What you are asked to do - Quote verbatim every line of the material from the line containing "Which from among" through the final line, including both of those lines.

Task input -
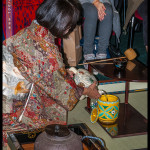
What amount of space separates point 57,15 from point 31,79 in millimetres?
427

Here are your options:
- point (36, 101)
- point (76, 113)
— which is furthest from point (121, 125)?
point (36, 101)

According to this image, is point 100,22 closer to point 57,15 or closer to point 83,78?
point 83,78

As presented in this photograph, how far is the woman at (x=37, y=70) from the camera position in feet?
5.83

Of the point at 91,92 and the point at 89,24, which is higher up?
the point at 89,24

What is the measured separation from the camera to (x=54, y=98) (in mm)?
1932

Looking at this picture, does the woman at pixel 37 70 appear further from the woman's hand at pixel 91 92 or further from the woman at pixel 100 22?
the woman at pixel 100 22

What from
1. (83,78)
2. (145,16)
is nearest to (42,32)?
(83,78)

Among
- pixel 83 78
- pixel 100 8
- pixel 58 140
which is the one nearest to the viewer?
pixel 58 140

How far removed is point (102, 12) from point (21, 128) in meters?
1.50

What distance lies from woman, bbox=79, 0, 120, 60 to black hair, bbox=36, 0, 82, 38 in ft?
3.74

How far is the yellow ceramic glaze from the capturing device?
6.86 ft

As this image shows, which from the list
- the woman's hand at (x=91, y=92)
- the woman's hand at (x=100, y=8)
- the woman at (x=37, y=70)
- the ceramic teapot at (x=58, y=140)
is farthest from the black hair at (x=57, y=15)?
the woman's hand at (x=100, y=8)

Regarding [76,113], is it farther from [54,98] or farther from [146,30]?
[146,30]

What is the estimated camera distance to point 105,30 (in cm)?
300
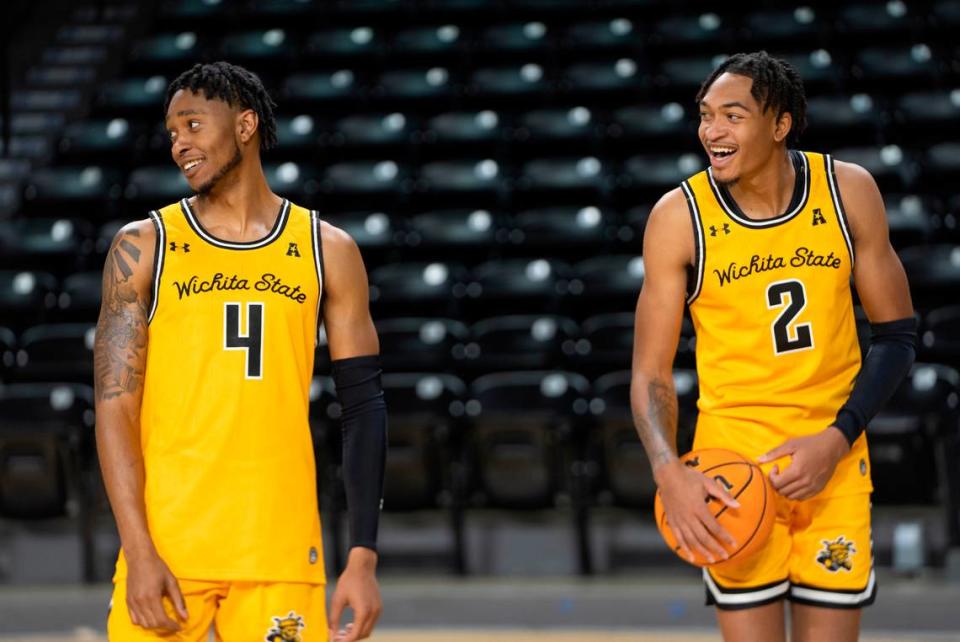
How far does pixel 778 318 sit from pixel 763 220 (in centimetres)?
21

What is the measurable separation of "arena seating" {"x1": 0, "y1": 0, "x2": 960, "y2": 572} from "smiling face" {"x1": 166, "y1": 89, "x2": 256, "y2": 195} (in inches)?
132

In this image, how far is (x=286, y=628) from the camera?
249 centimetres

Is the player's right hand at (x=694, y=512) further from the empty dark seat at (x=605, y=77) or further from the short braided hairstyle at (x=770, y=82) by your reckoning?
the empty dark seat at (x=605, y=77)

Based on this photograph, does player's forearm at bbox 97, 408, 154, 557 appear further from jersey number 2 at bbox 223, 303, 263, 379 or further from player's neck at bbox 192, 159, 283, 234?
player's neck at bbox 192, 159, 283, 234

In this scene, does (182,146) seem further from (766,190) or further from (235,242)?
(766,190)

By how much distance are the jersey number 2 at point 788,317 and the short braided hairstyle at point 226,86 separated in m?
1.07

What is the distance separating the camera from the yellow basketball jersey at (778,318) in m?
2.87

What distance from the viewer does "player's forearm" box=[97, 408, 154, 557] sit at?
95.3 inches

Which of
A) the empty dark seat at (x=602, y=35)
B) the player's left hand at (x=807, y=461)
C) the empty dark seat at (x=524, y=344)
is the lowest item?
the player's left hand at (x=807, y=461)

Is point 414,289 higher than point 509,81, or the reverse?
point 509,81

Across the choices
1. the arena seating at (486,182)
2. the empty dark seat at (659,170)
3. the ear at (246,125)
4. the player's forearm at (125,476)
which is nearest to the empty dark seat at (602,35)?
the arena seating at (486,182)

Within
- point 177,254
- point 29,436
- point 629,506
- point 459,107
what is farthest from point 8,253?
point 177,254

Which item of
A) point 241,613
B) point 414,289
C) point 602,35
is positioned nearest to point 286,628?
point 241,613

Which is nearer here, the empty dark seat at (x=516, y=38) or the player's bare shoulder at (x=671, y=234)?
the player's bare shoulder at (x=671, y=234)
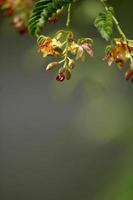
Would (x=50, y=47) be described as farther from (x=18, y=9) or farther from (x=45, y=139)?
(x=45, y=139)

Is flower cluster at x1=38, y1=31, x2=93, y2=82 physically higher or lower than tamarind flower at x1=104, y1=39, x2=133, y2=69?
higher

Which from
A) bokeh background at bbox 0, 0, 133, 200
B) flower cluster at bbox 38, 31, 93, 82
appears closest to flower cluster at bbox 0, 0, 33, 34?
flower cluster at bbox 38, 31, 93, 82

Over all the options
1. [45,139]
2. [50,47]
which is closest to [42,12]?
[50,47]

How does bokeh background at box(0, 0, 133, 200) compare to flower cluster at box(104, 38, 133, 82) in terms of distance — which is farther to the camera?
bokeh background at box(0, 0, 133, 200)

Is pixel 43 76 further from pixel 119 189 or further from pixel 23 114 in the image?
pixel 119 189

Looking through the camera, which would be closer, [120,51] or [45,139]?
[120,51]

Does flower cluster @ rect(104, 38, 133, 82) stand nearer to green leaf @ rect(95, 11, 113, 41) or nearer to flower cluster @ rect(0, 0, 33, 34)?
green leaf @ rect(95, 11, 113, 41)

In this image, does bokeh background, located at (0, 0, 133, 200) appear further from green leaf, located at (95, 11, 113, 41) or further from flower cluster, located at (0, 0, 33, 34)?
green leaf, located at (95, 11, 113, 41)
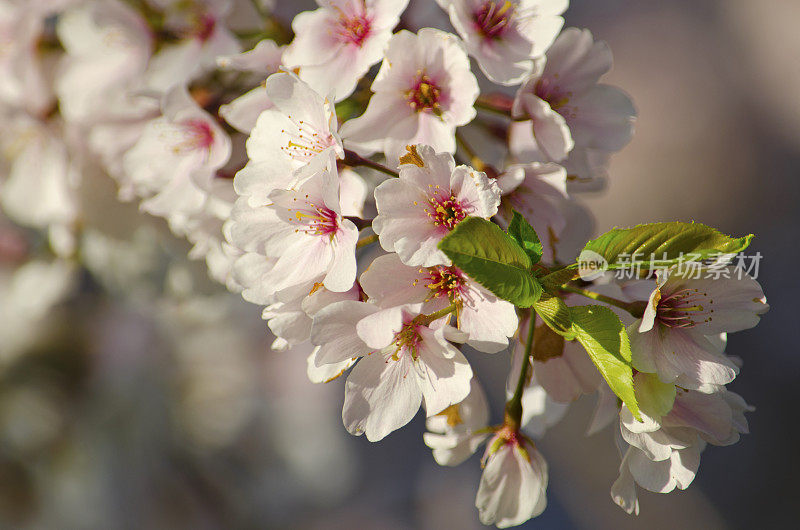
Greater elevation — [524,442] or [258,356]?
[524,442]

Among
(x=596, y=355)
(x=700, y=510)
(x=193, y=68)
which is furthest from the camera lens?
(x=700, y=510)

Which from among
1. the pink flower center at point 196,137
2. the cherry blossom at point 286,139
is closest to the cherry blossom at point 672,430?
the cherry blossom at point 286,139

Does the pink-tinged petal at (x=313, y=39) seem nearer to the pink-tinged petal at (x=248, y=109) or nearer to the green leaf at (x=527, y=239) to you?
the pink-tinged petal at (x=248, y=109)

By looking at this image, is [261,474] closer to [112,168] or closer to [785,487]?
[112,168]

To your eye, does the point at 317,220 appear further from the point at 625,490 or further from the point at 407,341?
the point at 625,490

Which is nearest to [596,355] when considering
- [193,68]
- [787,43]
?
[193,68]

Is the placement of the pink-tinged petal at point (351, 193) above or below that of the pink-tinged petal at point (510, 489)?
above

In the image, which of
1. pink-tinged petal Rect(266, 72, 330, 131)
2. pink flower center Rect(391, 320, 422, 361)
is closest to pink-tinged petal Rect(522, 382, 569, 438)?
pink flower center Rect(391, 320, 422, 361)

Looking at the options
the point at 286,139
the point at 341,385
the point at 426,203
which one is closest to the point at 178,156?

Solution to this task -
Which from among
1. the pink flower center at point 196,137
2. the cherry blossom at point 286,139
is closest to the cherry blossom at point 672,430?
the cherry blossom at point 286,139

Does the pink-tinged petal at (x=313, y=39) seem nearer to the pink-tinged petal at (x=248, y=109) or nearer to the green leaf at (x=527, y=239) to you?
the pink-tinged petal at (x=248, y=109)

By looking at this image, is [261,474] closer to [112,168] or closer to [785,487]?
[112,168]

To your eye, does the point at 317,220 appear further from the point at 625,490 or further from the point at 407,341?
the point at 625,490

Which is nearest to [596,355] when considering
- [193,68]
- [787,43]
?
[193,68]

Is the placement of the pink-tinged petal at point (351, 193) above or below that of the pink-tinged petal at point (510, 489)?
above

In the image, which of
1. pink-tinged petal Rect(266, 72, 330, 131)
2. pink flower center Rect(391, 320, 422, 361)
is closest to pink-tinged petal Rect(522, 382, 569, 438)?
pink flower center Rect(391, 320, 422, 361)

Looking at the options
the point at 286,139
the point at 341,385
the point at 426,203
which one is closest to the point at 178,156?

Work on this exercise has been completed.